[Given instruction a]
Locate every line in the rows below that contains the string "distance", and copy each such line. Match the case of letters.

[Extract to read]

◇ ◇ ◇

Submitted via IRC for SoyCow1984

A Tiny Screw Shows Why iPhones Won't Be 'Assembled in U.S.A.'

In China, you will also find one of Apple's most important markets, and over the last month the risks that come with that dependence have become apparent. On Jan. 2, Apple said it would miss earnings expectations for the first time in 16 years, mostly because of slowing iPhone sales in China. On Tuesday, the company is expected to reveal more details about its financial results for the most recent quarter and its forecast for the coming year.

In 2012, Apple's chief executive, Timothy D. Cook, went on prime-time television to announce that Apple would make a Mac computer in the United States. It would be the first Apple product in years to be manufactured by American workers, and the top-of-the-line Mac Pro would come with an unusual inscription: "Assembled in USA."

But when Apple began making the $3,000 computer in Austin, Tex., it struggled to find enough screws, according to three people who worked on the project and spoke on the condition of anonymity because of confidentiality agreements.

◇ ◇ ◇

[Given instruction b]
Answer these questions using the excerpt above:
(i) On what date did Apple say it would miss earnings expectations?
(ii) What inscription would the top-of-the-line Mac Pro carry?
(iii) In what city did Apple begin making the $3,000 computer?

◇ ◇ ◇

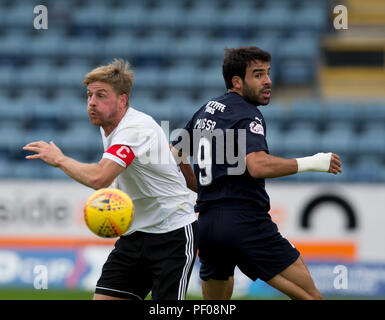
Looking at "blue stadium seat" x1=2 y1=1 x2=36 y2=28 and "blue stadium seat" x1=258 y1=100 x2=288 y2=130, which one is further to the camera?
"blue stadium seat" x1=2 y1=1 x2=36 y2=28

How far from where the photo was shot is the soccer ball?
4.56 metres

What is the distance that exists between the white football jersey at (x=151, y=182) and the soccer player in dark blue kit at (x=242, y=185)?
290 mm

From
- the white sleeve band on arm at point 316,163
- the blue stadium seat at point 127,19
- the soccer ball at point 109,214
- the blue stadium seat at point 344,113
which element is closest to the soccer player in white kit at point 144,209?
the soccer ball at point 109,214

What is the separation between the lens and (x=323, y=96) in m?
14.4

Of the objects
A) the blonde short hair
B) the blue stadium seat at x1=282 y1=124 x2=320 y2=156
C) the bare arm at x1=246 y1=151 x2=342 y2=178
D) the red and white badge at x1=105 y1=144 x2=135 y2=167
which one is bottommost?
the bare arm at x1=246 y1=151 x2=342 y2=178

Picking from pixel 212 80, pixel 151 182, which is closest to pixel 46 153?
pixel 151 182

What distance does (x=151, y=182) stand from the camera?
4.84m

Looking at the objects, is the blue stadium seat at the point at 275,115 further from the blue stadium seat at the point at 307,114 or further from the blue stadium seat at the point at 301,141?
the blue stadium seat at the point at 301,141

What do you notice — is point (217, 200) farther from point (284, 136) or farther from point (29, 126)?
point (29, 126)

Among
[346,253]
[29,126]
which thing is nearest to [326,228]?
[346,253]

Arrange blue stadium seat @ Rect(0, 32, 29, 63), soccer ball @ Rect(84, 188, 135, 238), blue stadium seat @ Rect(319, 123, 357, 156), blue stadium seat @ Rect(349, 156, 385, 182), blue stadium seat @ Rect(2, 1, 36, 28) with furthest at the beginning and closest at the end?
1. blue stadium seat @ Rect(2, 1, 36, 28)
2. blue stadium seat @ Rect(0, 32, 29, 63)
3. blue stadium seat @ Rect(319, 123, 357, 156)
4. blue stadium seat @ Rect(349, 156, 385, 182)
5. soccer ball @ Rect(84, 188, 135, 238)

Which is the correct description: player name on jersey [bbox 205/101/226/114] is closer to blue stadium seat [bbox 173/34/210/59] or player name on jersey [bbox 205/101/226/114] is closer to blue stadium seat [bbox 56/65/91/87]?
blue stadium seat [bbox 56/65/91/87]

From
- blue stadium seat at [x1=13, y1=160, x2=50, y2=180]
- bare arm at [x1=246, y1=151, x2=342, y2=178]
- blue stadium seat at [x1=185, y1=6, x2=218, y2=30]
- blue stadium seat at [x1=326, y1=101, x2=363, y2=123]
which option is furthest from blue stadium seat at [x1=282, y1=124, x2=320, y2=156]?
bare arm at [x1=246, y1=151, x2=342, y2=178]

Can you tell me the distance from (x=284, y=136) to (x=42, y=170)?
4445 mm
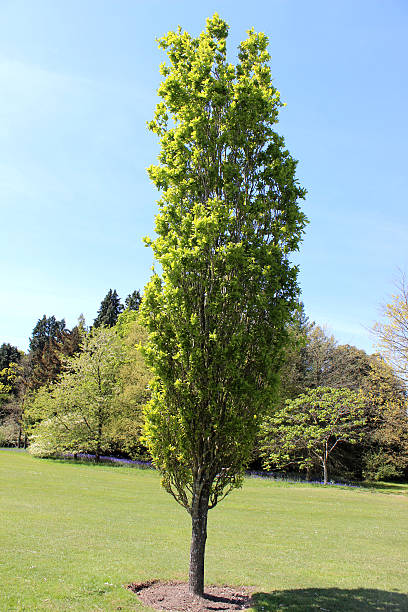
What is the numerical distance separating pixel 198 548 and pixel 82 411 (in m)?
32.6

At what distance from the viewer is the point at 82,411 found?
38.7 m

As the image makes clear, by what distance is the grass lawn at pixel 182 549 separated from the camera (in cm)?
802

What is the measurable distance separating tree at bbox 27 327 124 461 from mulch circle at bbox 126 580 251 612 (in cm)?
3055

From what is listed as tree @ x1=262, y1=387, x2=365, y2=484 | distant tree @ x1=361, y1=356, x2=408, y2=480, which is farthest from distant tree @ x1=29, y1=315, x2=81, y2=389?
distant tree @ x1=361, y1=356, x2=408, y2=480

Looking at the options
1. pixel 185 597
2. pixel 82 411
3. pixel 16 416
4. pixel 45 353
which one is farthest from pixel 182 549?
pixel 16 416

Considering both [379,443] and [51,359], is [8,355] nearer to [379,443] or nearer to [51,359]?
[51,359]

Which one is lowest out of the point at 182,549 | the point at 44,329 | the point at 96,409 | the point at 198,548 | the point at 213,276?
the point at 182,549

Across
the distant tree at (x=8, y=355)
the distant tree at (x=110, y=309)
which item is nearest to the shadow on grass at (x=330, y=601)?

◇ ◇ ◇

[Full answer a]
What is the distance that exists between the white football jersey at (x=151, y=182) and the soccer player in dark blue kit at (x=242, y=185)?
What distance does (x=151, y=182) stand from the camera?
Can you tell me the distance from (x=284, y=136) to (x=42, y=170)?
What is the numerical distance separating pixel 198 548 and pixel 82 411 (in m)?
At what distance from the viewer is the point at 82,411 found?
As the image makes clear, by what distance is the grass lawn at pixel 182 549 separated from the camera (in cm)?
What is the measurable distance separating tree at bbox 27 327 124 461 from mulch circle at bbox 126 580 251 612 (in cm)?

[Full answer b]
(i) Jan. 2
(ii) "Assembled in USA."
(iii) Austin, Tex.